2012-07-14

Heigh-ho, heigh ho...

Sometimes you just have one of those days where you are just so pleased that your job is what it is. For me, yesterday was one of those.

I had been invited, with my departmental health & safety hat on, to visit the underground laboratory at Boulby Mine, on the Cleveland/North Yorkshire border. So, I spent most of Thursday travelling up country, met up for dinner with the staff of the lab and the other couple of visitors that were also making the trip, and then crashed in a local hotel.

The next morning started fairly early so that we could have our safety briefing, get kitted out in lovely orange overalls and the assorted safety gear, and then catch the 08:30 cage ride into the pit. The cage drops about 1000 metres in something approaching 10 minute and is quite an experience being sardined in with 20-odd miners going down to start a shift. Boulby is a working potash mine (with a sideline in rock salt), so the scientists have spent a lot of time and effort building up good working relations with the mine workers.

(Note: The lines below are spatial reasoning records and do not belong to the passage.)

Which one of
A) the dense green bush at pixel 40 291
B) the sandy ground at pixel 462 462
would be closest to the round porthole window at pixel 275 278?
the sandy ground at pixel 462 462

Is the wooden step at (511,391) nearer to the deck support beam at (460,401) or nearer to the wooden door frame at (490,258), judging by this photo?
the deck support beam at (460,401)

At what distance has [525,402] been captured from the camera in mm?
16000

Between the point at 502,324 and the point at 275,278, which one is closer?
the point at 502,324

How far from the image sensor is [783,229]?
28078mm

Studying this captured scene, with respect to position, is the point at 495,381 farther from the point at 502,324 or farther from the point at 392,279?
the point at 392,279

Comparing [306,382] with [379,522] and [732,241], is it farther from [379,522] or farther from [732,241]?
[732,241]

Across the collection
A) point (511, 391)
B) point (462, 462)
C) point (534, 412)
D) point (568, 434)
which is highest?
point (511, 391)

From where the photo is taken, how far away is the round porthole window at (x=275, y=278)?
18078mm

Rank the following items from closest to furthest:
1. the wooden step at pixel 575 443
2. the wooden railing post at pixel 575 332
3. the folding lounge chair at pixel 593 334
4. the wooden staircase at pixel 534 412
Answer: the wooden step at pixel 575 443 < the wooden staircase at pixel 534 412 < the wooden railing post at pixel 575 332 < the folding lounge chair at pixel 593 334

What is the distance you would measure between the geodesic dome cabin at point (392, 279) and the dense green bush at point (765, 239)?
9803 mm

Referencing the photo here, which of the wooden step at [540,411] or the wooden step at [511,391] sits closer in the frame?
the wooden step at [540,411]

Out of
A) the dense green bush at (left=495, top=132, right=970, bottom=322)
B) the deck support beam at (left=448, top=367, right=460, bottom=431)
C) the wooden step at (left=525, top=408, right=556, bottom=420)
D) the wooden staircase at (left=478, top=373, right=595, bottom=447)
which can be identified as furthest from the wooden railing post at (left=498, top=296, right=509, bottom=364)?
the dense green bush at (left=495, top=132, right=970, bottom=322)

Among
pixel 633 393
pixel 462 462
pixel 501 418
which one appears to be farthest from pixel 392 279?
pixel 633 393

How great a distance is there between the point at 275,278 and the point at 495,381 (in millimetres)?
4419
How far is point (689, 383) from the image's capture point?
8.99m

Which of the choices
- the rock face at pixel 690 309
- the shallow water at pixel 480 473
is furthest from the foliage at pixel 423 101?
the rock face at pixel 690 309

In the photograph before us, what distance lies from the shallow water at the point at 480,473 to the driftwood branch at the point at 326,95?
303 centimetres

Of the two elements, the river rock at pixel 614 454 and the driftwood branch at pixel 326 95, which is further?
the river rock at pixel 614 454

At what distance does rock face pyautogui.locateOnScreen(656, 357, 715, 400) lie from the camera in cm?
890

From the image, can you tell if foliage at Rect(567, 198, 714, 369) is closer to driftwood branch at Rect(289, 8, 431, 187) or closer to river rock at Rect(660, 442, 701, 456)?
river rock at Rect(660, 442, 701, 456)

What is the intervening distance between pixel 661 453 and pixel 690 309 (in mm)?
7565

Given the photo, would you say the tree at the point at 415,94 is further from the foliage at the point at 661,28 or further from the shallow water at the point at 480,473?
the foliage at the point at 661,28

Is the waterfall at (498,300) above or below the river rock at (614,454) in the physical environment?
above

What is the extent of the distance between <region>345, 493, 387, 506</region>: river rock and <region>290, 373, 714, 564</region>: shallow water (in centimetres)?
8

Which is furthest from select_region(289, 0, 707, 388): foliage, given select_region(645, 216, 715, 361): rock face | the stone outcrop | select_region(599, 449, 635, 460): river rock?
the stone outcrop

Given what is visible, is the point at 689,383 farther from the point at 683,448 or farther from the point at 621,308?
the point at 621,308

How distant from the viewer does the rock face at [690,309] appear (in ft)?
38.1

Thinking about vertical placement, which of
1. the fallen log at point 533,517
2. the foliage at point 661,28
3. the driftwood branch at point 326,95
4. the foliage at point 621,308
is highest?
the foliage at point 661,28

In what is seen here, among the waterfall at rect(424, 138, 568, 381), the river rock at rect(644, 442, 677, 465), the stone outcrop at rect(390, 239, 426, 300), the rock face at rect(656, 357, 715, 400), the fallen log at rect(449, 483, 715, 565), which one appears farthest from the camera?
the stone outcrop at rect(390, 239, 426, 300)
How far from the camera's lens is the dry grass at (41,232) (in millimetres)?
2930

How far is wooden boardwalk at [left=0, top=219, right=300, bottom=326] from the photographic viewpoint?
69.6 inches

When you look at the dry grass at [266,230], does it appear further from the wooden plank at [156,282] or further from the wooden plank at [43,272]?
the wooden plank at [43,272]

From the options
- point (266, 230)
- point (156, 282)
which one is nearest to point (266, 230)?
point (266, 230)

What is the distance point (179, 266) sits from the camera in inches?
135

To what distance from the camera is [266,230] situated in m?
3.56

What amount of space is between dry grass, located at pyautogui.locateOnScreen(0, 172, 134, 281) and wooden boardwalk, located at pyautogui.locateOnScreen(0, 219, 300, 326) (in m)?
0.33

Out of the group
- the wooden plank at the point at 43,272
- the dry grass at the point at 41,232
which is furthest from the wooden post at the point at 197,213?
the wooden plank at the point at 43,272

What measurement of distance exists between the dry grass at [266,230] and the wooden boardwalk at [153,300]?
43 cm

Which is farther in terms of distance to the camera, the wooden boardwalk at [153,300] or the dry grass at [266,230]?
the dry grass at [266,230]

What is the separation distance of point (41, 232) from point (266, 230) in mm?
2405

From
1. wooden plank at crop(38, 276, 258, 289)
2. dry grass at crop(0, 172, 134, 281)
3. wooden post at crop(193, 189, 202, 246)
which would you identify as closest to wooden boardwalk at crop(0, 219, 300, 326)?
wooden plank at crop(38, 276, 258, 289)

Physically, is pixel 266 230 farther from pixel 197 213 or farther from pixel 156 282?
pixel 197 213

The whole trip was an incredible learning experience. We were given a thorough tour of the lab area, the good, the bad and the ugly, which was fascinating, but what really astounded me was the mine itself. It's an environment that is so amazingly alien to me and which I had no real concept of what it was like.

We didn't have time to visit the working face (which would have been close to a two hour round trip), but we did get to visit a location where some scientific equipment (a muon detector) was about to be set up. This location was a half hour drive from the shaft! I had heard that there are about 100km of tunnels, but even that hadn't really prepared me for the scale of the mine. Many of these tunnels are full sized roads where two vehicles can easily pass each other (though there are some larger vehicles that find this less easy!). Travel around has to be via trucks, buggies and other diesel-powered vehicles due to the distances involved. Our guide and driver pointed out features like when we were passing under the coastline and began driving beneath the North Sea, or the workshops where the heavy mining equipment is assembled and maintained.

On the way back we were shown a "safe haven", a refuge where in the event of an emergency, workers could shut themselves in and have access to piped or bottled air supplies while they await rescue. Given that the ambient temperature there is around 40 degrees Celsius, you can imagine the discomfort if there are fifty men crammed in there breathing through smoke hoods, with a fire outside and no water supplies inside. Well, you can treat dehydration and heat exhaustion but you can't treat dead.

Unfortunately I don't have any photos of this as we weren't allowed to take any electrical kit down. But you'll just have to take my word for it, this was an awesome experience. And I owe great thanks to the team that was looking after us.